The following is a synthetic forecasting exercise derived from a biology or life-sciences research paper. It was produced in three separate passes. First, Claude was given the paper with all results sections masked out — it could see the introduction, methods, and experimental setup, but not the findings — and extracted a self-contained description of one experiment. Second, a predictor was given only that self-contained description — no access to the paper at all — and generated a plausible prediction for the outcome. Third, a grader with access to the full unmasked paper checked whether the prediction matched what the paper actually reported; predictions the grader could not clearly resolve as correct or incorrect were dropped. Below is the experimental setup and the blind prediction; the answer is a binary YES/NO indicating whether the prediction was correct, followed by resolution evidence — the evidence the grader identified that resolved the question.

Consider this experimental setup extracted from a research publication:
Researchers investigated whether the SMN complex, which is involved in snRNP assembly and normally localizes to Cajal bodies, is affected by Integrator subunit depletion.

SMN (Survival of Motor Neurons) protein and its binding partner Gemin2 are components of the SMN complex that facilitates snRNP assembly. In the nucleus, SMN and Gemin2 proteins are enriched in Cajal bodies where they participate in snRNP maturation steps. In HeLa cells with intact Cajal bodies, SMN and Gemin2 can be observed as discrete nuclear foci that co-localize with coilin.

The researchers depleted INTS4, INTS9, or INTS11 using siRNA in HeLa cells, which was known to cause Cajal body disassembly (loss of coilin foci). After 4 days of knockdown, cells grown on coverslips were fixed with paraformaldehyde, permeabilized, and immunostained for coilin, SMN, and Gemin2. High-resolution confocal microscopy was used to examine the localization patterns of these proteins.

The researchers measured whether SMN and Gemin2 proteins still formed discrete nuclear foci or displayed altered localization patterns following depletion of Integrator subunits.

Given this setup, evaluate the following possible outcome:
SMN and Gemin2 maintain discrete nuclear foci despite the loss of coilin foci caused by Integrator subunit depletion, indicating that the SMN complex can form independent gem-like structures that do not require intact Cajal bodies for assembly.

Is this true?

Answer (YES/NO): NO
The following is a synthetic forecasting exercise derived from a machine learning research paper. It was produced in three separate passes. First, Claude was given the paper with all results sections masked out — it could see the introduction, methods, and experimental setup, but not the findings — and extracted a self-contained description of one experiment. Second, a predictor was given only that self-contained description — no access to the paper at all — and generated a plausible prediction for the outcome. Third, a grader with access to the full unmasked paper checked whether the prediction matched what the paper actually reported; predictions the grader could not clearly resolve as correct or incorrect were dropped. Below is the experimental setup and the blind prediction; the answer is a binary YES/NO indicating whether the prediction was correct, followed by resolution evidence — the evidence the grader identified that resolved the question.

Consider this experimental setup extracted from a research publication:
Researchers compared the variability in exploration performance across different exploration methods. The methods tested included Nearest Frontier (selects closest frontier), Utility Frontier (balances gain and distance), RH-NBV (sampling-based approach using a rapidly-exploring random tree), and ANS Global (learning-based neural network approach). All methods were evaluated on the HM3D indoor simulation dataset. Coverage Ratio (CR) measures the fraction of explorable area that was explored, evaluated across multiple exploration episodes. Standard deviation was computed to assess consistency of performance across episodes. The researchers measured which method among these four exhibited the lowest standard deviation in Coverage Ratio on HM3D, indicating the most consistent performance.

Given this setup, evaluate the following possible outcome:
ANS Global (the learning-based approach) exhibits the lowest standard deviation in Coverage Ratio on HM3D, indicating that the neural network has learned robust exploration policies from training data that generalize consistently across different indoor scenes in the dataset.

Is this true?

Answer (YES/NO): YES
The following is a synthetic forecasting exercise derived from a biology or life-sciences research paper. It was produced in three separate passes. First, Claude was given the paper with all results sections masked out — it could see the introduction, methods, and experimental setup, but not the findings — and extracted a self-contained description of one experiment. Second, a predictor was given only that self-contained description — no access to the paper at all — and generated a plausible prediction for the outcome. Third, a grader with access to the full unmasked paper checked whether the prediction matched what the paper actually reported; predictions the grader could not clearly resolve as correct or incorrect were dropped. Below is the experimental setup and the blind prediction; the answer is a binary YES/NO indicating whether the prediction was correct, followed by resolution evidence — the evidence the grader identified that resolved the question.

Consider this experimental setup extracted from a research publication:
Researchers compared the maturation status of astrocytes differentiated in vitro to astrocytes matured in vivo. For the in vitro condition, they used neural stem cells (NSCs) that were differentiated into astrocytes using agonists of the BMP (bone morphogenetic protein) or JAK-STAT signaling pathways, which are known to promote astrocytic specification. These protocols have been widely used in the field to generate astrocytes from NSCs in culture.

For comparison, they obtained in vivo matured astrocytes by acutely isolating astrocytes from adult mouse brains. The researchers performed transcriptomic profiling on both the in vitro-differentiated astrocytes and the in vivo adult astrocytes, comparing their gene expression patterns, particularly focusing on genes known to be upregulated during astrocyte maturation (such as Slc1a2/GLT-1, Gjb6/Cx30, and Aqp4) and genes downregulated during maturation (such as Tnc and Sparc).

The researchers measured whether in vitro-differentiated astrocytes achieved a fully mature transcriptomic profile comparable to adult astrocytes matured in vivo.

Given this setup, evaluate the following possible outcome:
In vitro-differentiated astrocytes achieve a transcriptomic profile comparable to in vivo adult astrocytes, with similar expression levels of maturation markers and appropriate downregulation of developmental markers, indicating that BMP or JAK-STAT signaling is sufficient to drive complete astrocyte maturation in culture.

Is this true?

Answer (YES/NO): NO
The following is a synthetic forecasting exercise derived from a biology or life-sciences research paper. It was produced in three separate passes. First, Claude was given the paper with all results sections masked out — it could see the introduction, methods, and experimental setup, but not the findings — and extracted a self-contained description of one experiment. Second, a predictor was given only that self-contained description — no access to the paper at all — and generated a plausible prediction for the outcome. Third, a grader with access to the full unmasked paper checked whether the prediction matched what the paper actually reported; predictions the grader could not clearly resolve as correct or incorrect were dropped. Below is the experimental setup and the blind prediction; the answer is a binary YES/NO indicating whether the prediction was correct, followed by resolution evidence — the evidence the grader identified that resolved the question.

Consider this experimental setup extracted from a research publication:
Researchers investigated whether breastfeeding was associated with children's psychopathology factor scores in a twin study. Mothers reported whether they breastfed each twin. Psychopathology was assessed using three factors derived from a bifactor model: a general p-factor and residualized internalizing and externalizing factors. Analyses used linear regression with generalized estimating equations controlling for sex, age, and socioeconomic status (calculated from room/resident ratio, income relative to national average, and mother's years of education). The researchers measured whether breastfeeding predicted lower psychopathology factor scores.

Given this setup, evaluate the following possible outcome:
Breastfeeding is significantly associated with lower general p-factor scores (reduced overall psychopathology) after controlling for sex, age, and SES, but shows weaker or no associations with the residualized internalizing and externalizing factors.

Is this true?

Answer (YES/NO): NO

-*-*-

### TASK INSTRUCTIONS:
Look above for the line containing "Answer (YES/NO): YES" and the line containing "Researchers compared the maturation". Transcribe both, with the lines between them, exactly.

### RESPONSE AREA:
Answer (YES/NO): YES
The following is a synthetic forecasting exercise derived from a biology or life-sciences research paper. It was produced in three separate passes. First, Claude was given the paper with all results sections masked out — it could see the introduction, methods, and experimental setup, but not the findings — and extracted a self-contained description of one experiment. Second, a predictor was given only that self-contained description — no access to the paper at all — and generated a plausible prediction for the outcome. Third, a grader with access to the full unmasked paper checked whether the prediction matched what the paper actually reported; predictions the grader could not clearly resolve as correct or incorrect were dropped. Below is the experimental setup and the blind prediction; the answer is a binary YES/NO indicating whether the prediction was correct, followed by resolution evidence — the evidence the grader identified that resolved the question.

Consider this experimental setup extracted from a research publication:
Researchers compared the maturation status of astrocytes differentiated in vitro to astrocytes matured in vivo. For the in vitro condition, they used neural stem cells (NSCs) that were differentiated into astrocytes using agonists of the BMP (bone morphogenetic protein) or JAK-STAT signaling pathways, which are known to promote astrocytic specification. These protocols have been widely used in the field to generate astrocytes from NSCs in culture.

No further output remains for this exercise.